Applicable University Policy
VI-19.00(A) - UMD Policy on Personal Protective Equipment Plan
UMD EHS Management Policy
- 29 CFR 1910 Subpart N -Material Handling and Storage
- 29 CFR 1910.176 Subpart N - Handling Materials - General
- 29 CFR 1910.177 Subpart N - Servicing Multi-Piece and Single-Piece Rim Wheels
- 29 CFR 1910.178 Subpart N - Powered Industrial Trucks
- 29 CFR 1910.179 Subpart N - Overhead and Gantry Cranes
- 29 CFR 1910.180 Subpart N - Crawler, Locomotive, and Truck Cranes
- 29 CFR 1910.181 Subpart N - Derricks
- 29 CFR 1910.184 Subpart N - Slings
- 29 CFR 1910.132 Subpart I -Personal Protective Equipment
- 29 CFR 1926.953 Subpart V - Material Handling
- 29 CFR 1926.602 Subpart O - Motor Vehicles, Mechanized Equipment, Marine Operations - Material Handling equipment
- 29 CFR 1926.602(a) Subpart O - Earthmoving
- 29 CFR 1926.602(b) Subpart O - Excavating
- 29 CFR 1926.602(c) Subpart O - Lifting and Hauling
- 29 CFR 1926. 251 Subpart H - Rigging Equipment for Material Handling
- Special regulations for ergonomic issues currently do not exist, but are covered under the OSHA General Duty Clause.

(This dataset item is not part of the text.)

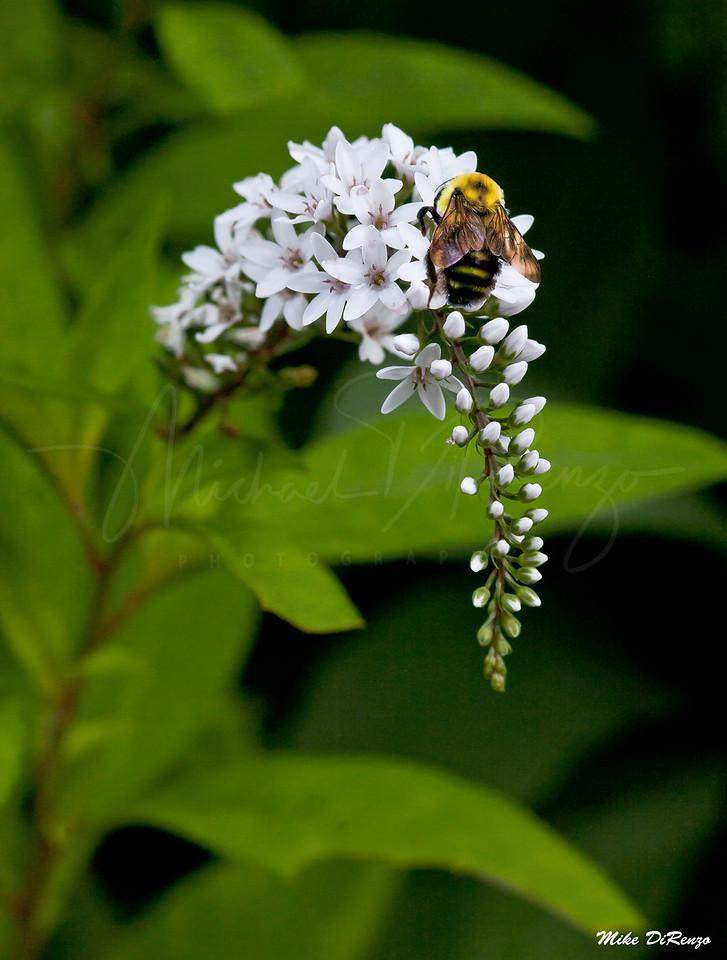 Bee  Careful  2931  w31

- There are additional standards applicable to hazardous material handling and transportation. See under 29 CFR 1910.Subpart H.
Summary of Requirements
Material handling requires careful consideration of many factors including the area of ergonomics. Every job that involves manual, mechanical or repetitive handling should have a job analysis performed to determine how worker injury can be minimized.
Most back injuries that occur on the job are a result of poor lifting technique. Lifting and carrying objects should be designed out of jobs whenever possible. When lifting cannot be avoided, employees should get assistance with heavy and awkward object. The risk of injury can be reduced by staying in good physical shape, planning the lift and removing all obstacles, getting a good grip, getting load close to the body, and lifting with the legs. Avoid twisting the back and lifting a load above shoulder height. Lower the load carefully, again bending the knees and keeping the back straight.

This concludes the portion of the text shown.